Hoger afschrijvingspercentage leidt tot lagere waarde
Daarnaast wordt regelmatig geen of onvoldoende rekening gehouden met de omstandigheid dat de accommodatie is verouderd (geen of verouderde kunstgrasvelden, achterstallig onderhoud). In een dergelijk geval dient een hoger afschrijvingspercentage te worden toegepast. Resultaat is dan een lagere waarde. Bovendien dient bij de bepaling van de hoogte van de afschrijving rekening te worden gehouden met bijvoorbeeld het soort clubgebouw (luxe, gemiddeld of eenvoudig). Dit geldt eveneens ten aanzien van bijvoorbeeld sportvelden (kunstgras of niet). Tenslotte wordt er soms ten onrechte van uitgegaan dat bijvoorbeeld een ouder clubgebouw nog een restwaarde heeft. 

Gemeenten gaan bij de bepaling van afschrijving en restwaarde uit van de Taxatiewijzer Sport. Deze geeft echter slechts (niet-dwingende) richtlijnen. De gemeente kan niet volstaan met een verwijzing naar deze Taxatiewijzer, indien een vereniging de waarde betwist. De gemeente dient de waarde dan nader te onderbouwen.

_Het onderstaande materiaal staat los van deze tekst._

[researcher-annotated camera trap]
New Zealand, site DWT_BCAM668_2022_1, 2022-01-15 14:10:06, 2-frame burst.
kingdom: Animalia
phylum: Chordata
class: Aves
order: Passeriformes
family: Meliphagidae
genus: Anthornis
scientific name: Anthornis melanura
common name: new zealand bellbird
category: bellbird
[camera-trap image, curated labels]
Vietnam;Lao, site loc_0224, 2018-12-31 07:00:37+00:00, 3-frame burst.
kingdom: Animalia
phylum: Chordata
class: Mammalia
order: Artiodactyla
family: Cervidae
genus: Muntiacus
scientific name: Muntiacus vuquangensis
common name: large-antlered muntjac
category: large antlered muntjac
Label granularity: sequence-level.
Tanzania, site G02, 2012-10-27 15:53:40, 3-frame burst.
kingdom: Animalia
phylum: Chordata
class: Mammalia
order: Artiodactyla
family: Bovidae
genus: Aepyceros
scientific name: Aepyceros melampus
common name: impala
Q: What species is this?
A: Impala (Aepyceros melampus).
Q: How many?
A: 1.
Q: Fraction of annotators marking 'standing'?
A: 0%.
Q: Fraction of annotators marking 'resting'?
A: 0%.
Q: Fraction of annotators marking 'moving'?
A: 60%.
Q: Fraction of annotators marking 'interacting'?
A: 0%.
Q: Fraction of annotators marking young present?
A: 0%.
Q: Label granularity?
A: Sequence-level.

"Een succesvol bezwaar leidt tot vernietiging van aanslagen Watersysteemheffing Gebouwd en Zuiveringsheffing en daarmee een aanzienlijke besparing"

Aanpassing
Een verlaging van de WOZ-waarde van een sportaccommodatie leidt tot een aanpassing van de aanslag OZB en de aanslag Watersysteemheffing Gebouwd. Beide aanslagen zijn immers gebaseerd op de WOZ-waarde. Het waterschap dient na een verlaging van de WOZ-waarde de aanslag Watersysteemheffing Gebouwd zelf aan te passen. Een afzonderlijk bezwaar tegen laatstgenoemde aanslag is daarvoor niet vereist. Deze aanpassing door het waterschap vindt niet altijd plaats of eerst na geruime tijd. Het is dan ook zaak na te gaan of deze verlaging is toegepast. Overigens is het op andere (formele) gronden wel mogelijk bezwaar in te dienen tegen waterschapsbelastingen. Een succesvol bezwaar leidt tot vernietiging van aanslagen Watersysteemheffing Gebouwd en Zuiveringsheffing en daarmee een aanzienlijke besparing. Deze mogelijkheid is nauwelijks bekend!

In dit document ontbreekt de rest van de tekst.